Arguably the most valuable tool in business today is the computer. Within seconds, an entrepreneur can answer any question, accessing information from around the world. For the 19th-century businessman, the globe often served that same role.
In matters of commerce, especially shipping, geography and exploration, the globe was an invaluable asset when determining the best and most cost effective ways to get your goods from one point to another. Accuracy and timely information meant everything, and firms such as John Newton & Son, John and William Cary, and Dudley Adams excelled at crafting globes that were as technically precise as they were beautiful.
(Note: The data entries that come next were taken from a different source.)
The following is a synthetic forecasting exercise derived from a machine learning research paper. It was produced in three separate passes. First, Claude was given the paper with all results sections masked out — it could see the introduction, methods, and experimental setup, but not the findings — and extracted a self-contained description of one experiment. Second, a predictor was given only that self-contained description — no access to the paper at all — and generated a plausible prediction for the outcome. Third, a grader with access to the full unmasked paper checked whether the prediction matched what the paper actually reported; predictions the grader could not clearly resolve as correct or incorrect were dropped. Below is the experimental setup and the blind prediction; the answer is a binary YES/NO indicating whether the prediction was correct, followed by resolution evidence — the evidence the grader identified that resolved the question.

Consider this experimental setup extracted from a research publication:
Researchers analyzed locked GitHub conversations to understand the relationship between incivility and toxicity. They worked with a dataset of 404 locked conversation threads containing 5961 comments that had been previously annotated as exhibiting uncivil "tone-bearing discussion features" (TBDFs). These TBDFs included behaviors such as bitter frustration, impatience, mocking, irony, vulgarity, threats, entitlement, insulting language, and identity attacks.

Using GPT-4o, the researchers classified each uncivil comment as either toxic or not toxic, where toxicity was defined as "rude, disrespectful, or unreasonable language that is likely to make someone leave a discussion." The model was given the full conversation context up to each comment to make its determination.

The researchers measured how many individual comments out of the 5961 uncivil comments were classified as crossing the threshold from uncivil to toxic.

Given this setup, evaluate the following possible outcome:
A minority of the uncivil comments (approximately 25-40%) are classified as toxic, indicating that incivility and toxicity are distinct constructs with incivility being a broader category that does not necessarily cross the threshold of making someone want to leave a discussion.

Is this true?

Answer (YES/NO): NO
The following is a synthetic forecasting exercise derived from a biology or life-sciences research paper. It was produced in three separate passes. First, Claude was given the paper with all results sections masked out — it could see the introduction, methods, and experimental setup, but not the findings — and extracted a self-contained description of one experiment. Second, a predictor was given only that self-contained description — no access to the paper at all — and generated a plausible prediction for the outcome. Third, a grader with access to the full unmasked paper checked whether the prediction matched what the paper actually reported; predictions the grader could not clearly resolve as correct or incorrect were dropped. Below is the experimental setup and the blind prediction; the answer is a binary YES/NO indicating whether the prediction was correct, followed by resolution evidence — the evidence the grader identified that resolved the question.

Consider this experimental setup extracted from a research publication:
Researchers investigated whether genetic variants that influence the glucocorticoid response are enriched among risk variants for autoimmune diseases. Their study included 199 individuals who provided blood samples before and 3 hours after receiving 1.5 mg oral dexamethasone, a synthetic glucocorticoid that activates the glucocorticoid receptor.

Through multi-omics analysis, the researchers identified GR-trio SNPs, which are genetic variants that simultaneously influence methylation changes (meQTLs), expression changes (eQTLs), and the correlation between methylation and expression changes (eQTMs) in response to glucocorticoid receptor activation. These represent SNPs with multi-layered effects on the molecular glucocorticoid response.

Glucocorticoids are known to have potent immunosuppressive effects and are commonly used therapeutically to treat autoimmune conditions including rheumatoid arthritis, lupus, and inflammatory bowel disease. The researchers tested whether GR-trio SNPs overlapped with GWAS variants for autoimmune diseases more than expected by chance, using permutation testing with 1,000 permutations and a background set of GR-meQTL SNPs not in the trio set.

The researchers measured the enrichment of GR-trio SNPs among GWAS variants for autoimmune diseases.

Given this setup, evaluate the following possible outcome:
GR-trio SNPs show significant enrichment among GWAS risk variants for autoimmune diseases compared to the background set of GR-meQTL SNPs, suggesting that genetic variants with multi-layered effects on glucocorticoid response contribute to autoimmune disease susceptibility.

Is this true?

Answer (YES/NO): YES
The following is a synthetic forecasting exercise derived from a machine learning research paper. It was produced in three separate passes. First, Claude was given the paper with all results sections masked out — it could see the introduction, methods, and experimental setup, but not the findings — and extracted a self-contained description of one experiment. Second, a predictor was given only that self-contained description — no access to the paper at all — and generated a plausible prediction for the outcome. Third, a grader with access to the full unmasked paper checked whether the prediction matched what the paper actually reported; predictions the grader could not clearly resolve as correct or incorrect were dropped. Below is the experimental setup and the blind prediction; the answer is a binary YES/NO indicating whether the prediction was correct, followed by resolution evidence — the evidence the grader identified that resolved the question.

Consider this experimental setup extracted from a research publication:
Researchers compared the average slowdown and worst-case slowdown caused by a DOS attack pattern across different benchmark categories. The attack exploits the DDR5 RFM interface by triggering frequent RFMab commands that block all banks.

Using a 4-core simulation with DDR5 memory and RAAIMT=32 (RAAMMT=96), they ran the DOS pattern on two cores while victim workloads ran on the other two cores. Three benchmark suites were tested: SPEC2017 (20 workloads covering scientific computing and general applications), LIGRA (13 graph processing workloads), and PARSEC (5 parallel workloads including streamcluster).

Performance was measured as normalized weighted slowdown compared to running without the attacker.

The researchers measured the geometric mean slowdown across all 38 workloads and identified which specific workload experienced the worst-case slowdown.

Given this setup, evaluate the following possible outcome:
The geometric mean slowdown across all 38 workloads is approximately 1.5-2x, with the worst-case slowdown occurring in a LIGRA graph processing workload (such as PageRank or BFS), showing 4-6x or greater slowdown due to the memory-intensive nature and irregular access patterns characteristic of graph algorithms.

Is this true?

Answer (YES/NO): NO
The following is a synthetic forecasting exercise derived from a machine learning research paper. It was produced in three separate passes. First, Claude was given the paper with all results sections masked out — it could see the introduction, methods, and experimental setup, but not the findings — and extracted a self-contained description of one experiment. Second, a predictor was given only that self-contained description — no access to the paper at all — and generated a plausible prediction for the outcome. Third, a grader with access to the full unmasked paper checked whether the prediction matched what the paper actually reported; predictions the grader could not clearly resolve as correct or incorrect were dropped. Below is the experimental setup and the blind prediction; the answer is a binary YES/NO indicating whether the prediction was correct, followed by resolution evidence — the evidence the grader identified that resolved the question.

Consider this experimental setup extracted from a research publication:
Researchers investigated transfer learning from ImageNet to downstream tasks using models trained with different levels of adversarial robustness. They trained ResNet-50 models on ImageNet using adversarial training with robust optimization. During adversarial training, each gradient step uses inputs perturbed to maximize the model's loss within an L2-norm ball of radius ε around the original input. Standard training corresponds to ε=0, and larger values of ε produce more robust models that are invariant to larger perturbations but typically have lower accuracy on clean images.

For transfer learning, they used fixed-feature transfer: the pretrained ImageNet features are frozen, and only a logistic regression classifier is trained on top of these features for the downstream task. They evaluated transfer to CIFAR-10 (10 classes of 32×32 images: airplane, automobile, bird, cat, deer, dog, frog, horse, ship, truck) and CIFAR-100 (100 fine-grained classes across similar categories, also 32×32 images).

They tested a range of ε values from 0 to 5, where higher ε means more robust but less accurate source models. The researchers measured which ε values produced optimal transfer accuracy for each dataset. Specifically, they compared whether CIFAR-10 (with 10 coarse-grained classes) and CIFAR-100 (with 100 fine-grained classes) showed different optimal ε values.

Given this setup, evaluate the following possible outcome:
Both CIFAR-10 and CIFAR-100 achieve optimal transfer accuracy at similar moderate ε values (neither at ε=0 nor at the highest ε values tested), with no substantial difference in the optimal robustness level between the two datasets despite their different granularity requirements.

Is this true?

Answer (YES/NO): NO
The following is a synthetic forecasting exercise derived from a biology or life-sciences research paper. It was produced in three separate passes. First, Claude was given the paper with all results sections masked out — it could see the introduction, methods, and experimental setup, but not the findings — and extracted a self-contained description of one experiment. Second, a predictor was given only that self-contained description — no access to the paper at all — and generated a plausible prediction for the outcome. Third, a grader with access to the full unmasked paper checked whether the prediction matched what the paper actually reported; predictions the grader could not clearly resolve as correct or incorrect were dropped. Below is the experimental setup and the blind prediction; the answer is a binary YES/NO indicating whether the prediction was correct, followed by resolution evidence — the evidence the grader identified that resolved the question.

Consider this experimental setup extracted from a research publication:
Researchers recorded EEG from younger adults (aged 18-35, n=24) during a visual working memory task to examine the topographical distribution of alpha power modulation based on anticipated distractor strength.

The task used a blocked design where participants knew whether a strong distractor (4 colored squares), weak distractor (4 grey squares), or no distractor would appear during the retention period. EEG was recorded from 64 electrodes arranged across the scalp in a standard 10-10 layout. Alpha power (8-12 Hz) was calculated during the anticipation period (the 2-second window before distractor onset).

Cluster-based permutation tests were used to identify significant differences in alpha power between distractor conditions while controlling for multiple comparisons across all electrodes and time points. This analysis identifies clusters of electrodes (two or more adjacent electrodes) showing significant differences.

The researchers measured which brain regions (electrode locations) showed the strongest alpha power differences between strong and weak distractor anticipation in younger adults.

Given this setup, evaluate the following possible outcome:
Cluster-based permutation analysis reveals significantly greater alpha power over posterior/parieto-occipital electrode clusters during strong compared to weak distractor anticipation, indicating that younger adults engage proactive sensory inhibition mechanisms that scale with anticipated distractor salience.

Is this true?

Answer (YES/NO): YES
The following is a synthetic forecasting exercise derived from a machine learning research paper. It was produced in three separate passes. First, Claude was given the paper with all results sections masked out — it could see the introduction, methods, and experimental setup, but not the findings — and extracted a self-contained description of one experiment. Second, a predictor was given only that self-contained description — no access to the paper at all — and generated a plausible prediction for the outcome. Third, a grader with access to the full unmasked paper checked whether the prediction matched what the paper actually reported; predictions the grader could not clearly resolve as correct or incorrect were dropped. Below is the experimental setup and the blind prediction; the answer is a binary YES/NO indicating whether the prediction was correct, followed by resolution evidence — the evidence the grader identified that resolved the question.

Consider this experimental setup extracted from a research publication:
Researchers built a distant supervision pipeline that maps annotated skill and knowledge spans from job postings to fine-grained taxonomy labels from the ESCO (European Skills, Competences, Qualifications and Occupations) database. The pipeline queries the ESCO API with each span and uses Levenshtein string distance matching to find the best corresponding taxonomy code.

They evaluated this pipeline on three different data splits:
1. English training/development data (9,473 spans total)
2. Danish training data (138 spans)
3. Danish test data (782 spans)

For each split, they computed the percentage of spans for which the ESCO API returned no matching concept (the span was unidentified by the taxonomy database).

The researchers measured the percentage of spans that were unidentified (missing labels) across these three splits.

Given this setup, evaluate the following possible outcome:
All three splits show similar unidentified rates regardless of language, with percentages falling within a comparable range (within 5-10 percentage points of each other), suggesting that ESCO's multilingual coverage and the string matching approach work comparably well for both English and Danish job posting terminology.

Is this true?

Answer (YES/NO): NO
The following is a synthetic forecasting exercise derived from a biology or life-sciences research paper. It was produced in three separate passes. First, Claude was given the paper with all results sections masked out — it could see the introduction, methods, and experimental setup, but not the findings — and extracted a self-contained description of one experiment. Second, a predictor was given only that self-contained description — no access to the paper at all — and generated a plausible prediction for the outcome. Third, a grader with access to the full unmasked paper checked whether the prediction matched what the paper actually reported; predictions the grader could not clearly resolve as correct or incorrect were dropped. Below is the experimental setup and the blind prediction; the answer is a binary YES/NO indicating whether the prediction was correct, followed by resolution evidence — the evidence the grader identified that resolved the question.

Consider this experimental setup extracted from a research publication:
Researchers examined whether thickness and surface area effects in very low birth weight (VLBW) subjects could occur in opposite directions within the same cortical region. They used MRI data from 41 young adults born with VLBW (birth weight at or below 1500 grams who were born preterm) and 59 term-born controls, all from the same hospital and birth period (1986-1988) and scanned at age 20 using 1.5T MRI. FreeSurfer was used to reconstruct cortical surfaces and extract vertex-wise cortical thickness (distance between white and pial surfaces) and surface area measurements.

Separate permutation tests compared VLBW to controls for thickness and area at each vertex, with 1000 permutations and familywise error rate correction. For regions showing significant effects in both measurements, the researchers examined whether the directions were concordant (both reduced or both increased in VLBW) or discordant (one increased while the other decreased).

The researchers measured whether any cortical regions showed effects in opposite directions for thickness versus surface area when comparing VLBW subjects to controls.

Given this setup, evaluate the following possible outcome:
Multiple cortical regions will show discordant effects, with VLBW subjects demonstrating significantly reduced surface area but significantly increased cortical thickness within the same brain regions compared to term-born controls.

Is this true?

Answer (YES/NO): NO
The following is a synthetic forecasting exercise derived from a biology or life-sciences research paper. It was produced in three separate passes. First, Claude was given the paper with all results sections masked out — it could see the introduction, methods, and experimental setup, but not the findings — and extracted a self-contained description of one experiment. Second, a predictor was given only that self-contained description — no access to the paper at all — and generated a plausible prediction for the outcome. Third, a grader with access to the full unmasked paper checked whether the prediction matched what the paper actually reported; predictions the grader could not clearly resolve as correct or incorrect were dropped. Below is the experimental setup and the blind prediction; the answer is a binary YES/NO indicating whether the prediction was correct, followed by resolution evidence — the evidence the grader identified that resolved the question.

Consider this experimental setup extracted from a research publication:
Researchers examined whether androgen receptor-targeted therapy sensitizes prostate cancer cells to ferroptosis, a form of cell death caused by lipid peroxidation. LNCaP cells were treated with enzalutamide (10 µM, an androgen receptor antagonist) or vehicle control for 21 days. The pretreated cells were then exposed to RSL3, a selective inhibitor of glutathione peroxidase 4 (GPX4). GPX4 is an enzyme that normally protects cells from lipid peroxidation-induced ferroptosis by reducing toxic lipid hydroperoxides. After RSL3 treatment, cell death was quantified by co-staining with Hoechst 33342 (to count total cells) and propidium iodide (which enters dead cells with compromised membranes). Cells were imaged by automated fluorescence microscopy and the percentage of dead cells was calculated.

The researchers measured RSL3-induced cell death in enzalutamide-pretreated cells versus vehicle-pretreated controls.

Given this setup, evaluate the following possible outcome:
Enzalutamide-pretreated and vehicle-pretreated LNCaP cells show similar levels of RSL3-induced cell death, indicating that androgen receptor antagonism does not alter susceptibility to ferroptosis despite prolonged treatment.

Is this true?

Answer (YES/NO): NO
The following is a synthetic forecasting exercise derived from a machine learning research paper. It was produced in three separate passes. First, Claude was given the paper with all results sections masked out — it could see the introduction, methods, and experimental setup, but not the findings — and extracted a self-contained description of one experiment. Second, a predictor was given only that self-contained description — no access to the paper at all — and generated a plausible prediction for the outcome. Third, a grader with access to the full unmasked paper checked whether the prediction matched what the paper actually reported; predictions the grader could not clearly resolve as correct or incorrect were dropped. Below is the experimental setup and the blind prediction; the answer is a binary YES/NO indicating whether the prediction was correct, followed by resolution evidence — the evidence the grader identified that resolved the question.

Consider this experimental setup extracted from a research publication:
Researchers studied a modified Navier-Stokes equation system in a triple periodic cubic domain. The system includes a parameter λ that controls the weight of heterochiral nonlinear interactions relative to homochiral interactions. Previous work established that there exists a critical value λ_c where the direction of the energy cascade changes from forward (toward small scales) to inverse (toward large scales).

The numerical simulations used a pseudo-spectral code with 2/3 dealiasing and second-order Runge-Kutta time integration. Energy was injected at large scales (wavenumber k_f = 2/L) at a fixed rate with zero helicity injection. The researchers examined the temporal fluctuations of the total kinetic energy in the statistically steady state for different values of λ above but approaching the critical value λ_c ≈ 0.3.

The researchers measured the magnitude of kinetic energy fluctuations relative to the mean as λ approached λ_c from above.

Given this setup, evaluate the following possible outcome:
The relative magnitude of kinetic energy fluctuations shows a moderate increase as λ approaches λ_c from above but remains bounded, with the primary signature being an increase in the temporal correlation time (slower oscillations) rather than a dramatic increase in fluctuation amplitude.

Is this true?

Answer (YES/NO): NO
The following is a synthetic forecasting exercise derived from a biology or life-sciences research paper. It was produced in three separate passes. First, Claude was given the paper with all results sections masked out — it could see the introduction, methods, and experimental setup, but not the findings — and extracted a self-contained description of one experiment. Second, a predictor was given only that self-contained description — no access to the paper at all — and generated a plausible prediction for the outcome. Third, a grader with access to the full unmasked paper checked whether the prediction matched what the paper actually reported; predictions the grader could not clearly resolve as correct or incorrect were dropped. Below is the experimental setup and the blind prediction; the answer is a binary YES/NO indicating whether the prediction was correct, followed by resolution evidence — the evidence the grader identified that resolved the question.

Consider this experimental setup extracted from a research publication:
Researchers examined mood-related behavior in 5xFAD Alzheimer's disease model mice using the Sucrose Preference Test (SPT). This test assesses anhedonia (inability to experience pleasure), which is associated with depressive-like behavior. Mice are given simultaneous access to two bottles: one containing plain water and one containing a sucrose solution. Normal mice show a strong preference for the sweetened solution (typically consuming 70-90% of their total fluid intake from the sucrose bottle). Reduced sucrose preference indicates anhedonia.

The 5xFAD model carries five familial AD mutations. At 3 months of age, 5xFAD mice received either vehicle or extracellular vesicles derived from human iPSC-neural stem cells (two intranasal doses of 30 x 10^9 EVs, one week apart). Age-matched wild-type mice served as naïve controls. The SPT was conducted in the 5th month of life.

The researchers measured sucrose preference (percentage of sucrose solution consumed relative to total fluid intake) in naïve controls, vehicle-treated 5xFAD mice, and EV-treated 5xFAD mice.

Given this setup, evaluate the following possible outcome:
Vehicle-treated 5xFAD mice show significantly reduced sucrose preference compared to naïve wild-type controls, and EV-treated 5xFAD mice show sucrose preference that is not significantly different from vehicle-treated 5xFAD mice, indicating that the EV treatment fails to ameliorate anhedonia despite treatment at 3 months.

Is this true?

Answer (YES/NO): NO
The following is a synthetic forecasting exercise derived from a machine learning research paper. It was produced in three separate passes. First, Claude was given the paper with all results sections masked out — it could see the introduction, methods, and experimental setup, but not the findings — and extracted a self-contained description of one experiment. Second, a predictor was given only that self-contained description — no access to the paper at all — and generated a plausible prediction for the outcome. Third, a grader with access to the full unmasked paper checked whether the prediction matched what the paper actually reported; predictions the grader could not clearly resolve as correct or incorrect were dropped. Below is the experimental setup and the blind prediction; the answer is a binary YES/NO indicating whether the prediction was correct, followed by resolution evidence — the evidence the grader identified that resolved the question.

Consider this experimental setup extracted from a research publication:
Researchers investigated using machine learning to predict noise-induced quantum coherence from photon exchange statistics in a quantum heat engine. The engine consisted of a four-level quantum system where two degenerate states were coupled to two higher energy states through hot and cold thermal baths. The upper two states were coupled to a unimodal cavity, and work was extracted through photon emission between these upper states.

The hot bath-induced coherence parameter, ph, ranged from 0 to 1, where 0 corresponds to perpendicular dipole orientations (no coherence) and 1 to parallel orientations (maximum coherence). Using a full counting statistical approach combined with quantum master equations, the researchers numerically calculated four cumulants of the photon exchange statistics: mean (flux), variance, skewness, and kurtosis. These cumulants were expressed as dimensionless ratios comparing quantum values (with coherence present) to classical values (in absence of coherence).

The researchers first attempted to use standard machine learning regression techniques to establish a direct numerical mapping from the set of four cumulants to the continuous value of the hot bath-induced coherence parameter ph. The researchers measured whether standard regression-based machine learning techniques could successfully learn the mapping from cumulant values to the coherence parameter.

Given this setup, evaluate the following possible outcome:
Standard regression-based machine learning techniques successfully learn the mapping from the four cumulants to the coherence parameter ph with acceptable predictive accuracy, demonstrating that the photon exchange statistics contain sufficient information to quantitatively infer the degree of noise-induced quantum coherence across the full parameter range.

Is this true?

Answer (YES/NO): NO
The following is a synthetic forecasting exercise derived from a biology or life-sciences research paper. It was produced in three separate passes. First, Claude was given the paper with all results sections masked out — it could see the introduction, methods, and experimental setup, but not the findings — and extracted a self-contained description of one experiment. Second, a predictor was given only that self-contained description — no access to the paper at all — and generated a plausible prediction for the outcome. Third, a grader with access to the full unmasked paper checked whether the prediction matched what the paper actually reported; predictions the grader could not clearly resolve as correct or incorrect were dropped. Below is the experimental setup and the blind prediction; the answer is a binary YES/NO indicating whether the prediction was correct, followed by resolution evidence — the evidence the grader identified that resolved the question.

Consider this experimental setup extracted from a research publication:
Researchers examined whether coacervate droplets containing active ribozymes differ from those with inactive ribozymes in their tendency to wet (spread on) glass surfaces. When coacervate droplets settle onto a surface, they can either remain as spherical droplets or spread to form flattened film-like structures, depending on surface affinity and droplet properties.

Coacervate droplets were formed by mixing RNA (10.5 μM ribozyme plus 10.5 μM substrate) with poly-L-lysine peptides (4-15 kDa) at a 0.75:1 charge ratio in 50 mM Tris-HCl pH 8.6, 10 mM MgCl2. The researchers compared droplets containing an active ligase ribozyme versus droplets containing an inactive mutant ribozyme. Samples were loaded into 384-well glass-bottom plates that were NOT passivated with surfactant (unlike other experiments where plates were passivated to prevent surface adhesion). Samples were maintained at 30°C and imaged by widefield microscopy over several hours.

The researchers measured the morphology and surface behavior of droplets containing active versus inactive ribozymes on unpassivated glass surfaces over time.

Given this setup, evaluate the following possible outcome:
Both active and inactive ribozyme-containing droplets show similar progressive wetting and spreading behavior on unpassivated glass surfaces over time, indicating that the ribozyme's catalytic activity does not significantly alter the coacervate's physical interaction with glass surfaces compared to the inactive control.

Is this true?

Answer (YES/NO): NO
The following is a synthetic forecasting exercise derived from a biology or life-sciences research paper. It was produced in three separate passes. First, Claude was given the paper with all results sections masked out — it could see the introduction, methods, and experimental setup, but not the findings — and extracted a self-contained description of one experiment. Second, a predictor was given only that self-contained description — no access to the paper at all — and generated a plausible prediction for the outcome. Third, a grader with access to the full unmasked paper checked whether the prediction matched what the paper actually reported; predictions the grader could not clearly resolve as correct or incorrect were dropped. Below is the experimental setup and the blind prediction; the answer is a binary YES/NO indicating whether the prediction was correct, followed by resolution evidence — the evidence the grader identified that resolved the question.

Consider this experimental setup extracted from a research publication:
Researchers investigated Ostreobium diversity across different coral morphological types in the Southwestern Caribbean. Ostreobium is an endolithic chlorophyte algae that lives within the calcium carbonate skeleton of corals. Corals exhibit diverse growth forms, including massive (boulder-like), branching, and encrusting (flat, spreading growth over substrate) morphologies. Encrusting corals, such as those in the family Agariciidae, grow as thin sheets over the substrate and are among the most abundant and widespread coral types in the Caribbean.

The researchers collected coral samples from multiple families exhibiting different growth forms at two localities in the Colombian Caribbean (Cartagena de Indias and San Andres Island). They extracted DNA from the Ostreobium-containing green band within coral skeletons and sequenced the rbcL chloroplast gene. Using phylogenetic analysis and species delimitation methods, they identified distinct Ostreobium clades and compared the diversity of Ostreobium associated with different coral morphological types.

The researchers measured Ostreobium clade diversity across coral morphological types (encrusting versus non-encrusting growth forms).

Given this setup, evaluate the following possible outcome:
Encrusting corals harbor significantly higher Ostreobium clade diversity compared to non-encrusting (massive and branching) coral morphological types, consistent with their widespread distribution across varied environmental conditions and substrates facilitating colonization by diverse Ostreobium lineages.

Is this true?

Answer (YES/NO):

A good cartographer encompassed the qualities of an artist, engraver, geographer and even an astronomer. Bodies of water, mountain ranges, major land routes, islands, constellations, planets and a host of other topographical and celestial elements necessary for navigation were rendered with incredible precision, based upon the findings of such notable explorers as Captain George Vancouver and Captain James Cook. This stunning pair of Rare 18-Inch Cary Globes are a perfect example of the craftsmanship and meticulousness afforded to these elegant spheres. Such superior globes were also outfitted with additional navigational instruments. For instance, the terrestrial globe features an analemma, which provided a scale of the Sun’s daily declination, while brass meridian and horizon rings on each globe notate monthly and astrological calendars. Their handsome mahogany bases even have integrated working compasses.
To own a globe was to have a bounty of information at your fingertips. Though our computers and smart phones may have the advantage of speed, none of our clever electronic devices can be referred to as a true work of art.